Furthermore, silver has historically been a real money substitute for paper fiat currency. The governments of the world cannot afford to allow silver’s price to rise on the perception that people are losing confidence in their country’s paper fiat currency.
Manipulation Has Contributed to Physical Silver Shortages
The price of silver has been kept in check by via the management of a profitable and decades-long net short futures position held by the market’s largest banking players, who have allegedly been acting as agents for the controllers of money.
Of course, if these controllers selling silver make a futures market trading loss, they only have to print more paper money to pay for it, since the seller of a futures contract controls whether or not physical delivery occurs.
Lower paper silver prices also allow them to pick up cheap physical silver from the unsuspecting public that still typically remains unaware of the futures market manipulation.
Chronic Shorts Unwinding
That these illegal and manipulative short positions currently appear to be unwinding as public awareness and even official scrutiny rises has now become widely accepted. Perhaps this is a visible response to the CFTC’s ongoing and largely ineffective five year investigation into silver futures price manipulation.
The revelation that J.P. Morgan Chase and Goldman Sachs are basically exiting commodities also seems timely. Both of these banks are members and primary dealers for the U.S. Central Bank — the privately owned Federal Reserve Bank. JPM and Goldman are essentially acting as fronts for the Fed’s market presence and therefore are one and the same.
While the Fed is neither fully federal nor a reserve, like its name would imply, its independence seems more and more at risk as the need for a buyer of last resort for U.S. government debt is growing. It now seems almost inevitable that the need to prop up the ailing Treasury market will be 100% once the bond market really begins to fall.
Physical Supply and Demand Factors
Still, what if the big players agreed to look the other way and actually allow silver’s price to rise because of an acknowledged industrial shortage? This sort of reasoning reduces the risk to their funny money fiat currency system. The price rise could be framed as simply being due to an increase in volatility, or perhaps more negatively portrayed in the media as speculator driven.

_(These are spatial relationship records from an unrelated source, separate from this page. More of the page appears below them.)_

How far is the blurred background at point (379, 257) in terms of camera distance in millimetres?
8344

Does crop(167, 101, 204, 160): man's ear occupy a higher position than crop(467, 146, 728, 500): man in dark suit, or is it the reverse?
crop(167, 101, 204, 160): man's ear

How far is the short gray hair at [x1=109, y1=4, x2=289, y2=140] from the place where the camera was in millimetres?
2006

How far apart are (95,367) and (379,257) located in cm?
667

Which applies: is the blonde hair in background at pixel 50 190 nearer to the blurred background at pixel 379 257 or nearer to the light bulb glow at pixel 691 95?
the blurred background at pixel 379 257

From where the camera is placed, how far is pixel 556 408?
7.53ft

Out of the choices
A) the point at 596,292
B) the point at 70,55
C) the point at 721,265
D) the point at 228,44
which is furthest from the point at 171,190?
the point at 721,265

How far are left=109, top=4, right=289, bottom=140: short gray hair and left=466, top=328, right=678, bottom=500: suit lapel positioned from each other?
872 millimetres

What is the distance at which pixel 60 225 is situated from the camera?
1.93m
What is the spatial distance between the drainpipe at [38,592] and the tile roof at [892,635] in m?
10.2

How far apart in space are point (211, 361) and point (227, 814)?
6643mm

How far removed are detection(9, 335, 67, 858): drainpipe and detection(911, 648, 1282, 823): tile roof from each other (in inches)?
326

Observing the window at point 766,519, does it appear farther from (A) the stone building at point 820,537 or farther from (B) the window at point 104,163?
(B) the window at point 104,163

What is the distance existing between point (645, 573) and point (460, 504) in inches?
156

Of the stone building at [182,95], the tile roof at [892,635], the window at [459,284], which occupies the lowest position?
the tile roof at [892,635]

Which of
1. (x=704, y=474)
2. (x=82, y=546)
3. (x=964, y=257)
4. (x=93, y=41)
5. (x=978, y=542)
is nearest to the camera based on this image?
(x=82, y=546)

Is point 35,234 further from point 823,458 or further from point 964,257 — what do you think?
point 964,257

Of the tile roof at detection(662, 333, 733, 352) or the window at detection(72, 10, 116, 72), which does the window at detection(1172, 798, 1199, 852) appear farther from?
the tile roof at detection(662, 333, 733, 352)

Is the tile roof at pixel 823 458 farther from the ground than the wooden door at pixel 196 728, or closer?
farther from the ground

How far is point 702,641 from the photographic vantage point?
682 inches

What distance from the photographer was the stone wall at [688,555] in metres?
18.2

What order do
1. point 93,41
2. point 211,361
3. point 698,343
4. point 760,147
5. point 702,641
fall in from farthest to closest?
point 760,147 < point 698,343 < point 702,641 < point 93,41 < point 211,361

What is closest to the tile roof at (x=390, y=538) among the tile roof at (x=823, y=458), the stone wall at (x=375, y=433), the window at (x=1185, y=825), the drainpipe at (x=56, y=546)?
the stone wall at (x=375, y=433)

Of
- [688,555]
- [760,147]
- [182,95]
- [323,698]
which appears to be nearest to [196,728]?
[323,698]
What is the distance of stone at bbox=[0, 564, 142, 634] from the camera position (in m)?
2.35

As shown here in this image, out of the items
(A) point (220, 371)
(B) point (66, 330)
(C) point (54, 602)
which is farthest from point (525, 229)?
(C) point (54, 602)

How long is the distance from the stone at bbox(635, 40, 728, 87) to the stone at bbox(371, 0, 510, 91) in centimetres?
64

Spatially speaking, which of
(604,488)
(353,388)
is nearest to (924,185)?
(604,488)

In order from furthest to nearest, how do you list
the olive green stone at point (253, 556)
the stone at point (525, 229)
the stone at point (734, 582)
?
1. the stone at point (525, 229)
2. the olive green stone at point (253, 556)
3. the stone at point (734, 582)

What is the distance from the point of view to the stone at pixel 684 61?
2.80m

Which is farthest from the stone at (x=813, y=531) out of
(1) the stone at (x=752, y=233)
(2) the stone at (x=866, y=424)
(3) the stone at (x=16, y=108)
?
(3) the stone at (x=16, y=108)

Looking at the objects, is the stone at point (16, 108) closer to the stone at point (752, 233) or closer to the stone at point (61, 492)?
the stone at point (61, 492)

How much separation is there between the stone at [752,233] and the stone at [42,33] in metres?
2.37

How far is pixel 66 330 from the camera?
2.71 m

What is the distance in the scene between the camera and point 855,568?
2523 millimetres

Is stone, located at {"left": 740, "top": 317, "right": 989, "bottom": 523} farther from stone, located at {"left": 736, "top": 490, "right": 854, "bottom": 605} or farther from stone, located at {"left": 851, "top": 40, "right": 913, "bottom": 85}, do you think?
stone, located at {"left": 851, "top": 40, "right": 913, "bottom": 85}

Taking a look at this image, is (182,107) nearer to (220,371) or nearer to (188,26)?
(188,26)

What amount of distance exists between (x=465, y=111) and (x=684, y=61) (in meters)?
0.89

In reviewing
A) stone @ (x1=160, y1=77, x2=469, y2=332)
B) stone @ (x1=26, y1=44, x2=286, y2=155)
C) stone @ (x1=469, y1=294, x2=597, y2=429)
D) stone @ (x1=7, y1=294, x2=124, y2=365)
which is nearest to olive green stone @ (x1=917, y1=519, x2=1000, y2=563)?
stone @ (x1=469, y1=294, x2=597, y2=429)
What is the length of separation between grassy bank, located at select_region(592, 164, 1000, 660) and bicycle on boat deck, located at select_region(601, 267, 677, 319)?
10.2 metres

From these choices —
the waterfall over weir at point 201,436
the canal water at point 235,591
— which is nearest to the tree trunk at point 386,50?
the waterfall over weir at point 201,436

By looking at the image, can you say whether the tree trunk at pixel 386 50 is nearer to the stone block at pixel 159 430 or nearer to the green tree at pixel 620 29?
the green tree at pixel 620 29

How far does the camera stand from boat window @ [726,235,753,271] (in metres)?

The mainstream has never acknowledged silver’s steady investment demand, and always seems quick to parrot questionable "surveys" that count coin demand as surplus. Furthermore, the bullion banks seem to desperately need gold bullion, if the progressively negative GOFO rates the gold market has recently seen are any indication. Negative GOFO rates are a relatively rare occurrence that means the bullion banks will pay physical gold holders to lease their bullion and are indicative of a physical gold shortage.
Given the recent widening of the gold to silver ratio, silver could readily outperform gold this year before garnering too much attention. This could be the mainstream’s justification for a rise in silver over coming in months, especially since silver’s price has already fallen considerably along with the quantitative easing taper-induced free fall in equities.